## EXERCISE BRIEF
Read the entries that follow and give each one again precisely.
- Opening Delimiter -
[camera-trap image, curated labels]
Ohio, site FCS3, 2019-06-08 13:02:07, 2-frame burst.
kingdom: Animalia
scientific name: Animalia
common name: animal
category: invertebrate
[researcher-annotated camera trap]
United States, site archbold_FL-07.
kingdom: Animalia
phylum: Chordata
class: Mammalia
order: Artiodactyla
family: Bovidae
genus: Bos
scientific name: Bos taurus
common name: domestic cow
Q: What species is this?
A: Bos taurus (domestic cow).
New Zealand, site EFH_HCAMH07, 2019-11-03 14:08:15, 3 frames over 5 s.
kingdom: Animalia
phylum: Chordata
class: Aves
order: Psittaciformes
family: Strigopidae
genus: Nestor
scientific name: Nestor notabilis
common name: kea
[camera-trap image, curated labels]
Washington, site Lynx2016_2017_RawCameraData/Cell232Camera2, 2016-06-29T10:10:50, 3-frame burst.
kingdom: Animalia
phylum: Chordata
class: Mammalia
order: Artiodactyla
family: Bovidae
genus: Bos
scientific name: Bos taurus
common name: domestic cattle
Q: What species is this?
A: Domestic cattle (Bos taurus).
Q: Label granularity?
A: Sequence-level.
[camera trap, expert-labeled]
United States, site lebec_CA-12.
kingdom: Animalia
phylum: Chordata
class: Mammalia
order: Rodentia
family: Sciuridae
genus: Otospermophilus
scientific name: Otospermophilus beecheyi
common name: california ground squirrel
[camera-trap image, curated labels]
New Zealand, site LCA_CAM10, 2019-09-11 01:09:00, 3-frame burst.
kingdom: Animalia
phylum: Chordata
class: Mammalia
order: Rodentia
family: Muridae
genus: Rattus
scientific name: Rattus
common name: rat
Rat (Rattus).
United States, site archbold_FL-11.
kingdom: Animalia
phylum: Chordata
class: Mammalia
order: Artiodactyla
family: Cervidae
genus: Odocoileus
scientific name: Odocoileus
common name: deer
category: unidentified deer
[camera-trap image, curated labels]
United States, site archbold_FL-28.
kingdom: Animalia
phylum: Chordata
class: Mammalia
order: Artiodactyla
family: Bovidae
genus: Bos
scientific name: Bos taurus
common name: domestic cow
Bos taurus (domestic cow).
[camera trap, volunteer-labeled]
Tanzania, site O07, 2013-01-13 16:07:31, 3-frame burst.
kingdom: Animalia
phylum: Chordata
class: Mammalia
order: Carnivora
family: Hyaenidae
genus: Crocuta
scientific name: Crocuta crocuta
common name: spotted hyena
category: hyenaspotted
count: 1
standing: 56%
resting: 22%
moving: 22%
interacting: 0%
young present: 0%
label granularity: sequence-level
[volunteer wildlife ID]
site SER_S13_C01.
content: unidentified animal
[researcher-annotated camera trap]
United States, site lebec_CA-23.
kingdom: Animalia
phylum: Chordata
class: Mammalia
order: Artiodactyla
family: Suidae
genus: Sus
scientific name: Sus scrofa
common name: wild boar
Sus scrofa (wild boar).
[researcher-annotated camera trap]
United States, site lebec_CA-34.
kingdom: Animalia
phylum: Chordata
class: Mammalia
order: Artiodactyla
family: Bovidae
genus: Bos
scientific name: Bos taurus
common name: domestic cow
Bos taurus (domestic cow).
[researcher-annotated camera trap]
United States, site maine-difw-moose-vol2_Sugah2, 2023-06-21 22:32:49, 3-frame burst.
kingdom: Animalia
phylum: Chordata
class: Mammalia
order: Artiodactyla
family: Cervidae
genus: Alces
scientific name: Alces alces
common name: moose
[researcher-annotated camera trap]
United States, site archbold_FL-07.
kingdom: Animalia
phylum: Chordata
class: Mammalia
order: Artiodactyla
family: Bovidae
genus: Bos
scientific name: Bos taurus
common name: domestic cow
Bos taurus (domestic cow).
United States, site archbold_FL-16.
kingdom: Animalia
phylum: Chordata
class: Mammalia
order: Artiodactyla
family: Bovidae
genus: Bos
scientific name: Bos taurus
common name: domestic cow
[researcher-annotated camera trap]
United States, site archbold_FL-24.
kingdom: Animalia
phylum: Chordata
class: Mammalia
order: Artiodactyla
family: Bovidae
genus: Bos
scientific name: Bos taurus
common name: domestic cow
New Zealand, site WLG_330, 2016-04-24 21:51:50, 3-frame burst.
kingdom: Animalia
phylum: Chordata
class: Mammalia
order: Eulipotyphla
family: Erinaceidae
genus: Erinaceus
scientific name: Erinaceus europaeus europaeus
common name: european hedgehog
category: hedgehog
- Closing Delimiter -
## OUTPUT OF THE EXERCISE
[camera-trap image, curated labels]
Ohio, site FCS3, 2019-06-08 13:02:07, 2-frame burst.
kingdom: Animalia
scientific name: Animalia
common name: animal
category: invertebrate
[researcher-annotated camera trap]
United States, site archbold_FL-07.
kingdom: Animalia
phylum: Chordata
class: Mammalia
order: Artiodactyla
family: Bovidae
genus: Bos
scientific name: Bos taurus
common name: domestic cow
Q: What species is this?
A: Bos taurus (domestic cow).
New Zealand, site EFH_HCAMH07, 2019-11-03 14:08:15, 3 frames over 5 s.
kingdom: Animalia
phylum: Chordata
class: Aves
order: Psittaciformes
family: Strigopidae
genus: Nestor
scientific name: Nestor notabilis
common name: kea
[camera-trap image, curated labels]
Washington, site Lynx2016_2017_RawCameraData/Cell232Camera2, 2016-06-29T10:10:50, 3-frame burst.
kingdom: Animalia
phylum: Chordata
class: Mammalia
order: Artiodactyla
family: Bovidae
genus: Bos
scientific name: Bos taurus
common name: domestic cattle
Q: What species is this?
A: Domestic cattle (Bos taurus).
Q: Label granularity?
A: Sequence-level.
[camera trap, expert-labeled]
United States, site lebec_CA-12.
kingdom: Animalia
phylum: Chordata
class: Mammalia
order: Rodentia
family: Sciuridae
genus: Otospermophilus
scientific name: Otospermophilus beecheyi
common name: california ground squirrel
[camera-trap image, curated labels]
New Zealand, site LCA_CAM10, 2019-09-11 01:09:00, 3-frame burst.
kingdom: Animalia
phylum: Chordata
class: Mammalia
order: Rodentia
family: Muridae
genus: Rattus
scientific name: Rattus
common name: rat
Rat (Rattus).
United States, site archbold_FL-11.
kingdom: Animalia
phylum: Chordata
class: Mammalia
order: Artiodactyla
family: Cervidae
genus: Odocoileus
scientific name: Odocoileus
common name: deer
category: unidentified deer
[camera-trap image, curated labels]
United States, site archbold_FL-28.
kingdom: Animalia
phylum: Chordata
class: Mammalia
order: Artiodactyla
family: Bovidae
genus: Bos
scientific name: Bos taurus
common name: domestic cow
Bos taurus (domestic cow).
[camera trap, volunteer-labeled]
Tanzania, site O07, 2013-01-13 16:07:31, 3-frame burst.
kingdom: Animalia
phylum: Chordata
class: Mammalia
order: Carnivora
family: Hyaenidae
genus: Crocuta
scientific name: Crocuta crocuta
common name: spotted hyena
category: hyenaspotted
count: 1
standing: 56%
resting: 22%
moving: 22%
interacting: 0%
young present: 0%
label granularity: sequence-level
[volunteer wildlife ID]
site SER_S13_C01.
content: unidentified animal
[researcher-annotated camera trap]
United States, site lebec_CA-23.
kingdom: Animalia
phylum: Chordata
class: Mammalia
order: Artiodactyla
family: Suidae
genus: Sus
scientific name: Sus scrofa
common name: wild boar
Sus scrofa (wild boar).
[researcher-annotated camera trap]
United States, site lebec_CA-34.
kingdom: Animalia
phylum: Chordata
class: Mammalia
order: Artiodactyla
family: Bovidae
genus: Bos
scientific name: Bos taurus
common name: domestic cow
Bos taurus (domestic cow).
[researcher-annotated camera trap]
United States, site maine-difw-moose-vol2_Sugah2, 2023-06-21 22:32:49, 3-frame burst.
kingdom: Animalia
phylum: Chordata
class: Mammalia
order: Artiodactyla
family: Cervidae
genus: Alces
scientific name: Alces alces
common name: moose
[researcher-annotated camera trap]
United States, site archbold_FL-07.
kingdom: Animalia
phylum: Chordata
class: Mammalia
order: Artiodactyla
family: Bovidae
genus: Bos
scientific name: Bos taurus
common name: domestic cow
Bos taurus (domestic cow).
United States, site archbold_FL-16.
kingdom: Animalia
phylum: Chordata
class: Mammalia
order: Artiodactyla
family: Bovidae
genus: Bos
scientific name: Bos taurus
common name: domestic cow
[researcher-annotated camera trap]
United States, site archbold_FL-24.
kingdom: Animalia
phylum: Chordata
class: Mammalia
order: Artiodactyla
family: Bovidae
genus: Bos
scientific name: Bos taurus
common name: domestic cow
New Zealand, site WLG_330, 2016-04-24 21:51:50, 3-frame burst.
kingdom: Animalia
phylum: Chordata
class: Mammalia
order: Eulipotyphla
family: Erinaceidae
genus: Erinaceus
scientific name: Erinaceus europaeus europaeus
common name: european hedgehog
category: hedgehog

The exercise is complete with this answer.